It is admitted today that the metabolic status of SMA patients are diverse, notably in terms of diabetes, obesity or insulinemia (Davis et al., 2015; Kolbel et al., 2017), resulting in different abilities for them to perform active exercise. Therefore, particular attention should be paid to the exercise paradigm used, in order to fit the training protocol to the expected metabolic adaptation of each patient. In this way, it is important to note that the current study has been conducted only on male mice, in accordance with the original work we recently published on the neuroprotective effects of physical exercise in type 3 SMA-like mice (Chali et al., 2016). Nevertheless, it is now well described that the gender can inflict both the metabolic status (Medrikova et al., 2012; Venezia et al., 2016; Reynolds et al., 2019) and the exercise-induced benefits (Veldink et al., 2003; McMullan et al., 2016; Zhou et al., 2018). Thus, it seems crucial to evaluate if female SMA mice with the same genetic background than the males used in the present study could identically adapt to the same exercise protocols.

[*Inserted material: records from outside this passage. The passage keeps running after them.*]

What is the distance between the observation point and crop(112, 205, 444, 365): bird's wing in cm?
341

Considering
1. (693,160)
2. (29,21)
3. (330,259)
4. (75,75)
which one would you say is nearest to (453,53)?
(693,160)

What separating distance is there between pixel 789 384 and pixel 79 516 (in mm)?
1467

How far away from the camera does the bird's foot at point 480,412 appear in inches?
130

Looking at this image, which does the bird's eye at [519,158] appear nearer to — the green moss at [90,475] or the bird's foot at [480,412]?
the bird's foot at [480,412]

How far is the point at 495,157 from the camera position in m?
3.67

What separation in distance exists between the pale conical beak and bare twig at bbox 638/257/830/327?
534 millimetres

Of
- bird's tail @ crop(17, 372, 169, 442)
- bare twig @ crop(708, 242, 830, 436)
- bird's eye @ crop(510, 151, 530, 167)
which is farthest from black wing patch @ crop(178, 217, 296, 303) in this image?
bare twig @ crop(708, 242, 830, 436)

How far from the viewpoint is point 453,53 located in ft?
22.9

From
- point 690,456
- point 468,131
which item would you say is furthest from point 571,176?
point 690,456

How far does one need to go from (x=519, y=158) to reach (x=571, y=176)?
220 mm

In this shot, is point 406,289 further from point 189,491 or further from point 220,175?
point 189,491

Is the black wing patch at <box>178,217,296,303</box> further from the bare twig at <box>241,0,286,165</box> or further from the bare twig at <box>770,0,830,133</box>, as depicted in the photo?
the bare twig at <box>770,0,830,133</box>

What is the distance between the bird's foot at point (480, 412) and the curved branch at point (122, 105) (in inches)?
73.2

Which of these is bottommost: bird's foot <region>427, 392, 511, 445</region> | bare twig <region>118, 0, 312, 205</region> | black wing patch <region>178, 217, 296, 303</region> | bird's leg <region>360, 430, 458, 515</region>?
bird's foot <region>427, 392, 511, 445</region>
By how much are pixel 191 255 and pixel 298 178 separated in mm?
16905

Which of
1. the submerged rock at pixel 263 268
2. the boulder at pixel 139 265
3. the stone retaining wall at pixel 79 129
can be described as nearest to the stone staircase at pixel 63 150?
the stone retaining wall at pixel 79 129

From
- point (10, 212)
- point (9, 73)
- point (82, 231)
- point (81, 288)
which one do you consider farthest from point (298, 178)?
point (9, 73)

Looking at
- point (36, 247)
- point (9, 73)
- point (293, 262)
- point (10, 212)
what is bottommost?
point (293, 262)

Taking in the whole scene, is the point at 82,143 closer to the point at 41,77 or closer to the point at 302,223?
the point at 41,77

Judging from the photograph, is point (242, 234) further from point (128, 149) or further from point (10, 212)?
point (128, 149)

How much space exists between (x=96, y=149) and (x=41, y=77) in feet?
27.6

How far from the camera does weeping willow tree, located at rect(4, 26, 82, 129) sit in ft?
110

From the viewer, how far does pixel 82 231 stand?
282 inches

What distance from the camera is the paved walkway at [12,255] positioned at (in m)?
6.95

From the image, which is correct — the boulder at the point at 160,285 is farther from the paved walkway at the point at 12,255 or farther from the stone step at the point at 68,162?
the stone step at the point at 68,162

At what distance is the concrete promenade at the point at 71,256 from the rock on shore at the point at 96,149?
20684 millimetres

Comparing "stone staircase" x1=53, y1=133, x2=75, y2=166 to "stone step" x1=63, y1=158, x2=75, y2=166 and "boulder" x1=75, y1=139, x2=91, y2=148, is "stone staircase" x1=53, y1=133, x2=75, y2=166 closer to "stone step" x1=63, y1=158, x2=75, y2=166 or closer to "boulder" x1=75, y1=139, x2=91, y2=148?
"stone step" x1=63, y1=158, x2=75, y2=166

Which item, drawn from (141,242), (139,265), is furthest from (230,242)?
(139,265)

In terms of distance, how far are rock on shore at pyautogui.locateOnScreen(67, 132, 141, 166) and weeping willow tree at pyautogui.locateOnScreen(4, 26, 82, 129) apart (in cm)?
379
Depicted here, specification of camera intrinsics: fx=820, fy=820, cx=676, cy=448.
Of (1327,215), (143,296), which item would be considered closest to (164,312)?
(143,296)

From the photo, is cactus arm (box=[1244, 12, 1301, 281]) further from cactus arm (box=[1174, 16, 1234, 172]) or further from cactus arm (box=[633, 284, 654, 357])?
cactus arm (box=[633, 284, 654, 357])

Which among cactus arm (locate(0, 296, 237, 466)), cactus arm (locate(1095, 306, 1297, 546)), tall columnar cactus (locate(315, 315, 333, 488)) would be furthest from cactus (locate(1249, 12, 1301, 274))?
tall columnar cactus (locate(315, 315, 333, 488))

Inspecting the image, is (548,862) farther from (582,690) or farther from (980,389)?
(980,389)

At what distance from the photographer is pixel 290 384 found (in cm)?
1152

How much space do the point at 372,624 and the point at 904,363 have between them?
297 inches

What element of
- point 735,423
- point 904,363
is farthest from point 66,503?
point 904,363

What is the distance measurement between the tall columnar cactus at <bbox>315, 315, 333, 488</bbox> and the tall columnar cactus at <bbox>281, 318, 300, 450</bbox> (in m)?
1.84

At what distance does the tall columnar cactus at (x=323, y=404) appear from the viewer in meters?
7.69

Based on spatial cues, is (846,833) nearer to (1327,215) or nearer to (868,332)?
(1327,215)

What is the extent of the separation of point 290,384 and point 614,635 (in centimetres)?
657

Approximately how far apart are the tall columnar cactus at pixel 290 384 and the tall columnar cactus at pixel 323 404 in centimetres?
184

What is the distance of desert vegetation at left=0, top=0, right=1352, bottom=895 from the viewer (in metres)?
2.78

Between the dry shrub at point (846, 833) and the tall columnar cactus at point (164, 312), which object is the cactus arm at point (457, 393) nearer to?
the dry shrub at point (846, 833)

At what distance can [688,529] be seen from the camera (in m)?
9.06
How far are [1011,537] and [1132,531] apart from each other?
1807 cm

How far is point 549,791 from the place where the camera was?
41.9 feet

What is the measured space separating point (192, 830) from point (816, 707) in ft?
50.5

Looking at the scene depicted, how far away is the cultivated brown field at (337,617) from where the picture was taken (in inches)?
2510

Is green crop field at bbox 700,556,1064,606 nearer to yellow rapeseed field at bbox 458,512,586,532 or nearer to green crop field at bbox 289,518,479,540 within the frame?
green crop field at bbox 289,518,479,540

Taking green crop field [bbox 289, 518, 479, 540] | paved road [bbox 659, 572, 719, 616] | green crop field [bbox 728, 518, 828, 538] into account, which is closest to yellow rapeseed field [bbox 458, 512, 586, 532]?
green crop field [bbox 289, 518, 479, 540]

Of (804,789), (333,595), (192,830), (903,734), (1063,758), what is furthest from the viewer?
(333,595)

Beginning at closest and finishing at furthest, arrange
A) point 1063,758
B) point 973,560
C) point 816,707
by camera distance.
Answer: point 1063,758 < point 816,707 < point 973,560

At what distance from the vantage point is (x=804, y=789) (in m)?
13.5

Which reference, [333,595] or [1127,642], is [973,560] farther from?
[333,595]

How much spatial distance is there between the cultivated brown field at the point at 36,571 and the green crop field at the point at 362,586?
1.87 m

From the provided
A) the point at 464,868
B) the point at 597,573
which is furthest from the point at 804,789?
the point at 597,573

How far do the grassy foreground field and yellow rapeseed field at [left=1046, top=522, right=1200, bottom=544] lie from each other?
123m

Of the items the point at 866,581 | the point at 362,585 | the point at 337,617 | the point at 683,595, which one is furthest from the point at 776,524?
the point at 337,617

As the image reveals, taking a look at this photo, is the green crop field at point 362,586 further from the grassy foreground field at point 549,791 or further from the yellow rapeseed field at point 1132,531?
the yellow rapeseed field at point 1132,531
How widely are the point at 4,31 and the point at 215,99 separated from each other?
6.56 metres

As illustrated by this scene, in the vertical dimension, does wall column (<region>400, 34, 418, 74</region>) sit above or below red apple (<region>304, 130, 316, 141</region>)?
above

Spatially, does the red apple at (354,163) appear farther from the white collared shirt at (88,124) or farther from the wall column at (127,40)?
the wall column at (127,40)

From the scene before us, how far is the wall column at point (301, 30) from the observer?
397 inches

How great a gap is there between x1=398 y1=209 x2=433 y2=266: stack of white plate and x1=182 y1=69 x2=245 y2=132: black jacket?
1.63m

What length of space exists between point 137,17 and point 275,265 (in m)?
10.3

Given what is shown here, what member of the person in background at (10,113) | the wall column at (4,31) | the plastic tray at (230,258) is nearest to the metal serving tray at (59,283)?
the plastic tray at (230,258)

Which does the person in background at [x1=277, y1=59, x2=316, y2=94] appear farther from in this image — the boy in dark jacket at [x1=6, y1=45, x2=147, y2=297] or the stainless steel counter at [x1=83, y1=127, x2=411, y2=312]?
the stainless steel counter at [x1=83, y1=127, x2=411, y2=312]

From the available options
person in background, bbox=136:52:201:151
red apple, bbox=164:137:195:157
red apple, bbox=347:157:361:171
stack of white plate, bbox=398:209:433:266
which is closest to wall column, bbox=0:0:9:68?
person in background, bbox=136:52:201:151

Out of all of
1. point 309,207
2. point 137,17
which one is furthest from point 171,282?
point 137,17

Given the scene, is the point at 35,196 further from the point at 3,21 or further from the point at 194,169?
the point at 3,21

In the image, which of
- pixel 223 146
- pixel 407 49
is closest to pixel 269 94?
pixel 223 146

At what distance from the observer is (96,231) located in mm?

Finally, the muscular fatigue appears as an important feature in SMA. For instance, the main complaint of type 3 SMA patients during the application of a 12-week aerobic training on ergo cyclometer was an excessive fatigue, even if exercise intensity was low (Madsen et al., 2015). So, the application of an intensive active physiotherapy could appear contradictory. Nonetheless, we demonstrated here that high-intensity exercise i.e., the swimming-based protocol, expected to induce high fatigue levels, has highest beneficial effects than low-intensity exercise i.e., the running-based protocol. These results suggest that a threshold of exercise intensity, and therefore of fatigue, should be exceeded repeatedly throughout the training, in order to obtain beneficial effects on muscular function. Thus, if we take into account the two studies (Madsen et al., 2015 and the present study), a high-intensity exercise would be necessary, even if it induces a high level of fatigue during exercise, to improve muscle function metabolism, ultimately improving resistance to current life fatigue.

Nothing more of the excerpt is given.